That made a deep impression on me. Life had to have more meaning than that. The shock of his death, of him working himself to death, served as a wakeup call to me.
This type of lifestyle is all too common and I promised myself I would do things differently. And I did. I never smoked to relax or drank alcohol to cope. It was just seven months after he died that I discovered the bliss of an inner life. That changed everything.
If I found myself in a job where I couldn’t feel the joy of being, I would quit. I wasn’t going to go through life unhappy in what I did for a living. And by being committed to happiness in my work, I kept my inner life in a state of joy.
A career with an inner life is not something to be lived or experienced at some future date. It’s meant to be lived every minute of life, regardless of what you are doing.

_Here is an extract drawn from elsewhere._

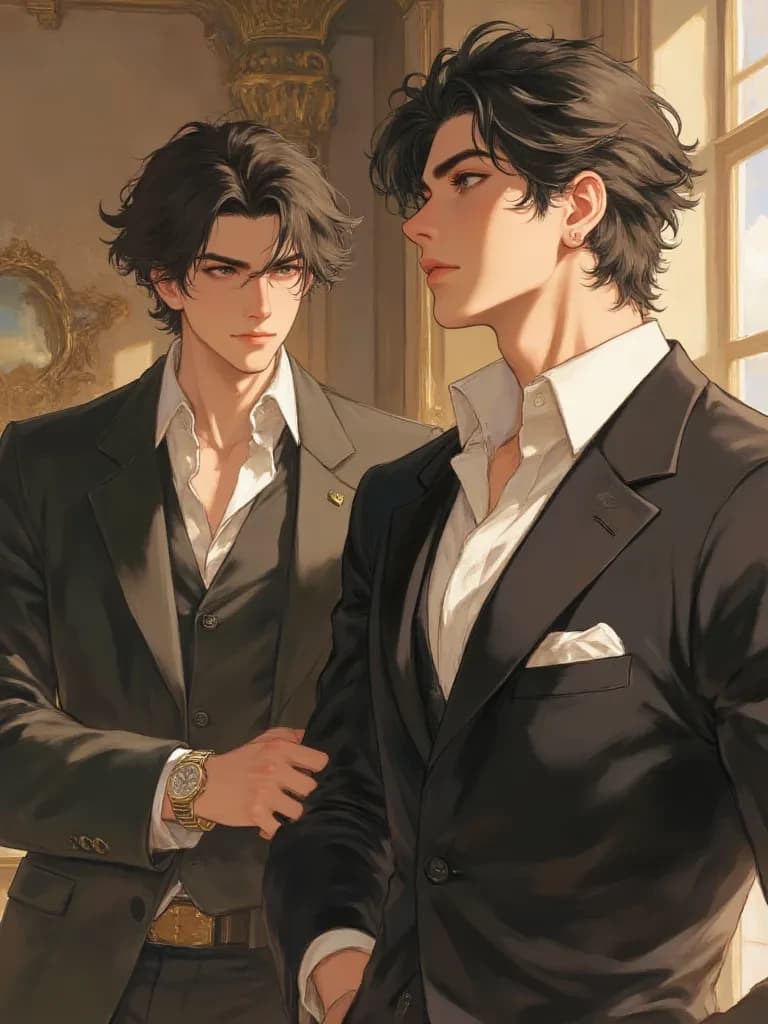 Lorenzo and Alessandro Martinez thumbnail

The bottom line is that we are spiritual beings. The inner should always take precedence. If something in your outer life is smothering your inner life, then a change has to be made. Sometimes the change only has to be your perception. Sometimes the only change to be made is to bring awareness into what you do, and then do it wholeheartedly. I have found in my life, in numerous occupations, that doing something half-hearted takes much more effort than doing something wholeheartedly. And it’s not nearly as enjoyable.
The reason for that is that when I do something wholeheartedly, I am connected to my source of being. I have an endless supply of energy. The work I do sustains rather than depletes. There is a certain joy in doing something with all of my heart. There are far less distractions, the time goes by quickly, and there is a certain satisfaction knowing that I am doing quality work. The work becomes an expression of my inner self. The inner has merged into the outer.

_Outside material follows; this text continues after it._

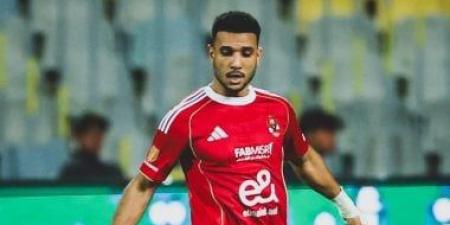 هادي رياض الأقرب لتعويض غياب ياسر  إبراهيم عن تشكيل الأهلي أمام الزمالك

I once had a job that involved a lot of paper work. It was monotonous. I caught myself looking at my watch several times in the afternoon to see how many more hours or minutes I had left to endure. That was when I knew that I was not living in the present moment.

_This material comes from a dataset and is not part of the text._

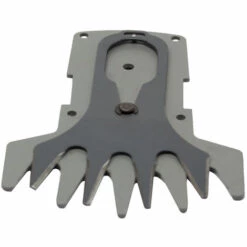 GRIZZLY TOOLS Lames De Remplacement Pour Cisailles à Gazon Gardenline 10 Cm, Adapté à De Nombreux Cisailles à Gazon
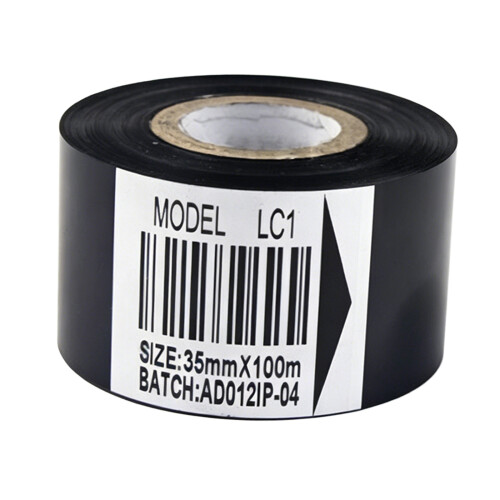Langlebiges Codierbandband für 241B, 241S, TJ08,-35mmx100m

That night I cut a piece of paper that would fit perfectly over my watch dial. I glued it onto the watch crystal and I wrote the word “Now” on it.
The next day at work, whenever I looked at my watch to see how many more hours of work I had, I saw the word “Now.” It was a reminder to put my whole heart into what I was doing, to become fully engaged with the work. It served to keep me living in the present moment.
When you have experienced this state of being in your work, you are bringing inner awareness into it. Your work becomes a form of mysticism-an unclouded perception of Reality. Your consciousness is using your outer life as a form of expression. You are in the world but not of the world. It leads to the knowledge that you are not your body and not your mind-you are consciousness-which existed before you took birth and which will exist after you die.
The more consistently you can root yourself in your consciousness, the deeper will be your inner experience. This inner life correlates with the perception of oneness and the infinite intelligence that pervades life. This leads to an increase in intuition and synchronicity. You become aware of inner promptings.
If you live your life in this way I guarantee you will not go through a mid-life crisis. How could you with everyday filled with meaning and fulfillment?
Wherever you are in your life, and whatever you do in your life, you can start this now. The inner life is not something to be enjoyed in the future, but throughout life. You can experience it now. Life, every moment of it, is an opportunity to celebrate being alive.